The concept for both classes came from USC Marshall Dean Geoffrey Garrett and his previous experiences at the University of Pennsylvania’s Wharton School. As the pandemic progressed, the Wharton School developed a seminar on how the pandemic was going to change financial markets, which received recognition across the country.

“Instead of, ‘What are the core concepts that you need to learn?’ It’s like, ‘What is going on in the world right now?’” Townsend said.

USC professors see the value of business courses for all, even after COVID-19

Both Townsend and Parson acknowledge they’d obviously prefer to teach their classes in person — in a packed auditorium where the instructors and guest speakers are seated onstage and the Q&A is done by students walking up to a microphone. But they also know that the online format makes accessibility much easier for both students and guest speakers.

Having [the class] online gives us the ability to hear from a variety of people.

Sarah Townsend

“Bringing in really big names outside the university, as well as our top faculty who are crazy busy and doing a million things, is really challenging in the in-person format. Having it online gives us the ability to hear from a variety of people,” Townsend said.
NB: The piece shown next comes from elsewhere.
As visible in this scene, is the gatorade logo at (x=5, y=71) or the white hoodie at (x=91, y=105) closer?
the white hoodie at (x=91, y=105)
Though neither can speculate on if these specific courses will continue post-COVID, both said the idea of offering these types of courses — on how economics, finance and business react to major societal changes — to students outside the business world is important.

“I think business schools need to offer something to the music major or sociology major,” Parsons said.

“This is a good way for business schools to showcase the research interests of the faculty and make them real and meaningful to people, not only within the business school but outside of it.”